__Work required__.
Could you rewrite all the data below with "captured image" changed to "photo" and everything else left as it is, omitting the pictures?

%%

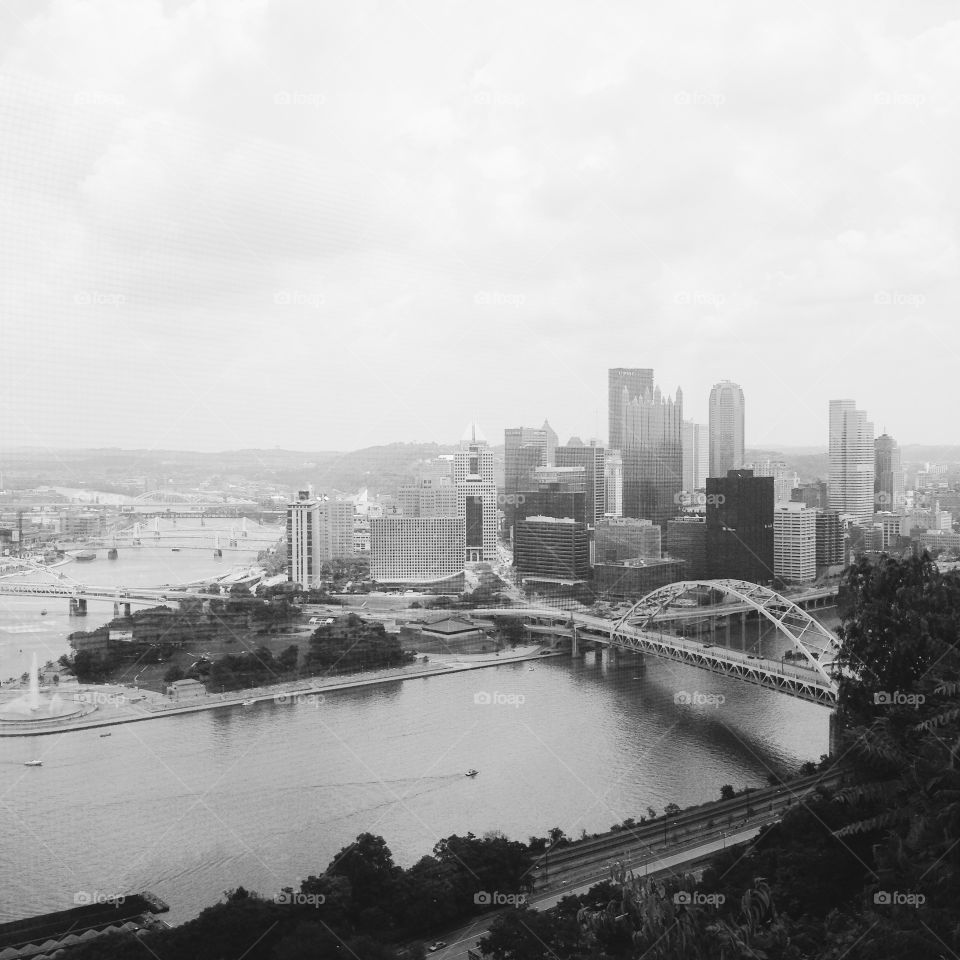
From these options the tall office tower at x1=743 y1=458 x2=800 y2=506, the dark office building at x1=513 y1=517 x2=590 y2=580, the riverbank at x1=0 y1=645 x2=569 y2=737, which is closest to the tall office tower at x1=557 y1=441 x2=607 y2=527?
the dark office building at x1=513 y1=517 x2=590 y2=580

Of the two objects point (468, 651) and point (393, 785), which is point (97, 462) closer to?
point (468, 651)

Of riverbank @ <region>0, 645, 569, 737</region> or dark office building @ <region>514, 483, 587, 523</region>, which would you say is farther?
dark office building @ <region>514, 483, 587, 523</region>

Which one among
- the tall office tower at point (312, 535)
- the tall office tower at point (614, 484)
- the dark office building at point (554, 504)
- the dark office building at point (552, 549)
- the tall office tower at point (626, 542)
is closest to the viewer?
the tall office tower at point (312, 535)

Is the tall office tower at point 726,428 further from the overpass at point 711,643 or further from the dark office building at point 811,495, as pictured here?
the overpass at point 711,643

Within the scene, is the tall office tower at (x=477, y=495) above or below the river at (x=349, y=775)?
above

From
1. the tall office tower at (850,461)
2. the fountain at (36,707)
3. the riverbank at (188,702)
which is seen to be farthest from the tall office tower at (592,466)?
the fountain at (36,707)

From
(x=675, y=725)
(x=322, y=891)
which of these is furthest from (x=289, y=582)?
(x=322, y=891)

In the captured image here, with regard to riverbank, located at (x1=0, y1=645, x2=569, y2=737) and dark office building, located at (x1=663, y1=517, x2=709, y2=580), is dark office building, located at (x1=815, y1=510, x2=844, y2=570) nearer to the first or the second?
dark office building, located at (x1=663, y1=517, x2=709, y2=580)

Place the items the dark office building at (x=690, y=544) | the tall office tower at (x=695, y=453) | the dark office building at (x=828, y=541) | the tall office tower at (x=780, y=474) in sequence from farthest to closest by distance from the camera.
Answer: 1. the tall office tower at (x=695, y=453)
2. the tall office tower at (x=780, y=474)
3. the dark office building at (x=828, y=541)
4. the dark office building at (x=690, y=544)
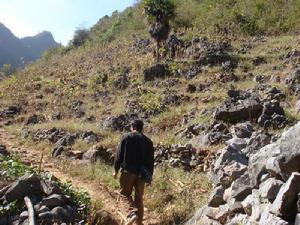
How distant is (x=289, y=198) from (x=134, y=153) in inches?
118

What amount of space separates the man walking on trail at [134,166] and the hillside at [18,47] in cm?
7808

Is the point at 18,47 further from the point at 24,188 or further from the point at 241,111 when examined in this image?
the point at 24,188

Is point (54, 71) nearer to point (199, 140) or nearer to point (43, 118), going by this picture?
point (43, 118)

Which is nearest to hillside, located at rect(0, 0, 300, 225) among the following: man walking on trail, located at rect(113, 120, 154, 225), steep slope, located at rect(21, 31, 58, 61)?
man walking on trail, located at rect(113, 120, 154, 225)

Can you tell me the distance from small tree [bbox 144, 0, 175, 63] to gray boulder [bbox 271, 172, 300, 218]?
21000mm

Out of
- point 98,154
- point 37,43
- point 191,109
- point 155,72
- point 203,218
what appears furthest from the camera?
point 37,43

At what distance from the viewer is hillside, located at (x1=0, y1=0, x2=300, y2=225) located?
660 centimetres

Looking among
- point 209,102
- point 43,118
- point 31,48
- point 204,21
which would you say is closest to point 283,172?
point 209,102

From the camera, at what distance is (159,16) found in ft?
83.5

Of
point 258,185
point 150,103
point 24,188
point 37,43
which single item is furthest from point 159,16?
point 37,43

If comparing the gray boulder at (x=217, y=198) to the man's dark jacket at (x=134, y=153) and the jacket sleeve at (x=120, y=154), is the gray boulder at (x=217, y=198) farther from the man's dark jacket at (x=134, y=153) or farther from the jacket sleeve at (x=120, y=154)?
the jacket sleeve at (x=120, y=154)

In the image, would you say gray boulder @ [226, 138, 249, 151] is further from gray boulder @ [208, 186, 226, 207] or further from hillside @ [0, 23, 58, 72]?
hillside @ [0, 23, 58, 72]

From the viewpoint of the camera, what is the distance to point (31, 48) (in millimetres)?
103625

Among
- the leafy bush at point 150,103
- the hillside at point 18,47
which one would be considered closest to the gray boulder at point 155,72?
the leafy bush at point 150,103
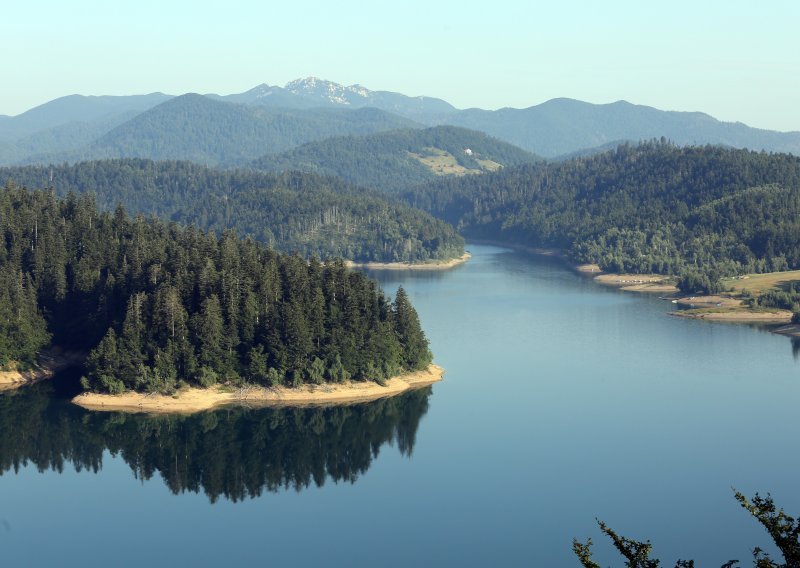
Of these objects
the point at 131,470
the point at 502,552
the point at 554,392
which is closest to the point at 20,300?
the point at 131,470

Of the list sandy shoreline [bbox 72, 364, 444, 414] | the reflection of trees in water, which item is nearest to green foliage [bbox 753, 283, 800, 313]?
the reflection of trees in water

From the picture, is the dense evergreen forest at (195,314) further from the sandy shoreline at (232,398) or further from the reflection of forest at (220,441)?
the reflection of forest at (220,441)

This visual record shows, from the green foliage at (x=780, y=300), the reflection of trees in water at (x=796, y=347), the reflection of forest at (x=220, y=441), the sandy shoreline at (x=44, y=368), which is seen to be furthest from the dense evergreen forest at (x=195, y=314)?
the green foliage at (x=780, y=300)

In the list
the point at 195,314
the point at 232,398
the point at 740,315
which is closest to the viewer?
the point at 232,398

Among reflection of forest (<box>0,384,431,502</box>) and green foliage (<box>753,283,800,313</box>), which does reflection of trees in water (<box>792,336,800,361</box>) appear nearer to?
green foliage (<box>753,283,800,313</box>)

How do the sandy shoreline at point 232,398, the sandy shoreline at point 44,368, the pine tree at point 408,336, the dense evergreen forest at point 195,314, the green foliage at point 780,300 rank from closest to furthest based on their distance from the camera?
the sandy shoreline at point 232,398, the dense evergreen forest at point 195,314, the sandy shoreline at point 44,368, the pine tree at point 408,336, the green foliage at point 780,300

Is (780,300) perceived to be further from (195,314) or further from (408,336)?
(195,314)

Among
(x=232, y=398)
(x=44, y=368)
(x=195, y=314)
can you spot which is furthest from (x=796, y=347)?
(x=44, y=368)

%%

__Final result__.
From these options the tall office tower at x1=743 y1=458 x2=800 y2=506, the dark office building at x1=513 y1=517 x2=590 y2=580, the riverbank at x1=0 y1=645 x2=569 y2=737, which is closest to the tall office tower at x1=557 y1=441 x2=607 y2=527?
the dark office building at x1=513 y1=517 x2=590 y2=580

Of the two objects point (468, 651) and point (393, 785), which is point (97, 462) closer to?
point (468, 651)

Of riverbank @ <region>0, 645, 569, 737</region> or dark office building @ <region>514, 483, 587, 523</region>, which would you say is farther?
dark office building @ <region>514, 483, 587, 523</region>

Which one among
- the tall office tower at point (312, 535)
- the tall office tower at point (614, 484)
- the dark office building at point (554, 504)
- the dark office building at point (552, 549)
- the tall office tower at point (626, 542)
is closest to the viewer?
the tall office tower at point (312, 535)

Is the tall office tower at point 726,428 further from the overpass at point 711,643 or further from the dark office building at point 811,495, as pictured here?
the overpass at point 711,643

Within the scene, is the tall office tower at (x=477, y=495) above or below the river at (x=349, y=775)?
above

From
1. the tall office tower at (850,461)
2. the fountain at (36,707)
3. the riverbank at (188,702)
which is seen to be farthest from the tall office tower at (592,466)?
the fountain at (36,707)

From
(x=675, y=725)
(x=322, y=891)
which of these is furthest from (x=289, y=582)?
(x=322, y=891)

In the photo here, with regard to riverbank, located at (x1=0, y1=645, x2=569, y2=737) and dark office building, located at (x1=663, y1=517, x2=709, y2=580), is dark office building, located at (x1=815, y1=510, x2=844, y2=570) nearer to the first or the second?
dark office building, located at (x1=663, y1=517, x2=709, y2=580)

Place the items the dark office building at (x=690, y=544) | the tall office tower at (x=695, y=453) | the dark office building at (x=828, y=541) | the tall office tower at (x=780, y=474) in sequence from farthest to closest by distance from the camera.
Answer: 1. the tall office tower at (x=695, y=453)
2. the tall office tower at (x=780, y=474)
3. the dark office building at (x=828, y=541)
4. the dark office building at (x=690, y=544)
How distant is (x=289, y=198) from (x=134, y=153) in inches?
118

What amount of space separates the man walking on trail at [134,166] and the hillside at [18,47] in cm?
7808

Is the point at 18,47 further from the point at 24,188 or further from the point at 241,111 when examined in this image?
the point at 24,188

Is point (54, 71) nearer to point (199, 140) or nearer to point (43, 118), going by this picture?
point (43, 118)

Which is nearest to hillside, located at rect(0, 0, 300, 225) among the following: man walking on trail, located at rect(113, 120, 154, 225), steep slope, located at rect(21, 31, 58, 61)?
man walking on trail, located at rect(113, 120, 154, 225)

Can you tell me the distance from small tree [bbox 144, 0, 175, 63] to gray boulder [bbox 271, 172, 300, 218]?
21000mm

Out of
- point 98,154
- point 37,43
- point 191,109
- point 155,72
- point 203,218
what appears furthest from the camera?
point 37,43

At what distance from the viewer is hillside, located at (x1=0, y1=0, x2=300, y2=225) located?
660 centimetres

Looking among
- point 209,102
- point 43,118
- point 31,48
- point 204,21
which would you say is closest to point 283,172?
point 209,102

From the camera, at what distance is (159,16) found in ft?
83.5

Of
point 258,185
point 150,103
point 24,188
point 37,43
which single item is furthest from point 159,16?
point 37,43

If comparing the gray boulder at (x=217, y=198) to the man's dark jacket at (x=134, y=153) and the jacket sleeve at (x=120, y=154), is the gray boulder at (x=217, y=198) farther from the man's dark jacket at (x=134, y=153) or farther from the jacket sleeve at (x=120, y=154)?
the jacket sleeve at (x=120, y=154)

In the image, would you say gray boulder @ [226, 138, 249, 151] is further from gray boulder @ [208, 186, 226, 207] or further from hillside @ [0, 23, 58, 72]?
hillside @ [0, 23, 58, 72]

From the viewpoint of the camera, what is the distance to point (31, 48) (in millimetres)?
103625

Among
- the leafy bush at point 150,103
- the hillside at point 18,47
which one would be considered closest to the gray boulder at point 155,72?
the leafy bush at point 150,103
Of these objects
the point at 131,470
the point at 502,552
the point at 554,392
which is closest to the point at 20,300?
the point at 131,470

Of the list sandy shoreline [bbox 72, 364, 444, 414] | the reflection of trees in water, which item is nearest to green foliage [bbox 753, 283, 800, 313]?
the reflection of trees in water

From the picture, is the dense evergreen forest at (195,314) further from the sandy shoreline at (232,398) or further from the reflection of forest at (220,441)?
the reflection of forest at (220,441)

This visual record shows, from the green foliage at (x=780, y=300), the reflection of trees in water at (x=796, y=347), the reflection of forest at (x=220, y=441), the sandy shoreline at (x=44, y=368), which is seen to be furthest from the dense evergreen forest at (x=195, y=314)?
the green foliage at (x=780, y=300)

In the list
the point at 195,314
the point at 232,398
the point at 740,315
which is closest to the viewer?
the point at 232,398

Among reflection of forest (<box>0,384,431,502</box>) and green foliage (<box>753,283,800,313</box>), which does reflection of trees in water (<box>792,336,800,361</box>) appear nearer to?
green foliage (<box>753,283,800,313</box>)

How do the sandy shoreline at point 232,398, the sandy shoreline at point 44,368, the pine tree at point 408,336, the dense evergreen forest at point 195,314, the green foliage at point 780,300 rank from closest to furthest based on their distance from the camera?
the sandy shoreline at point 232,398, the dense evergreen forest at point 195,314, the sandy shoreline at point 44,368, the pine tree at point 408,336, the green foliage at point 780,300

Is (780,300) perceived to be further from (195,314) or further from (408,336)?
(195,314)

Among
(x=232, y=398)
(x=44, y=368)
(x=195, y=314)
can you spot which is furthest from (x=796, y=347)?
(x=44, y=368)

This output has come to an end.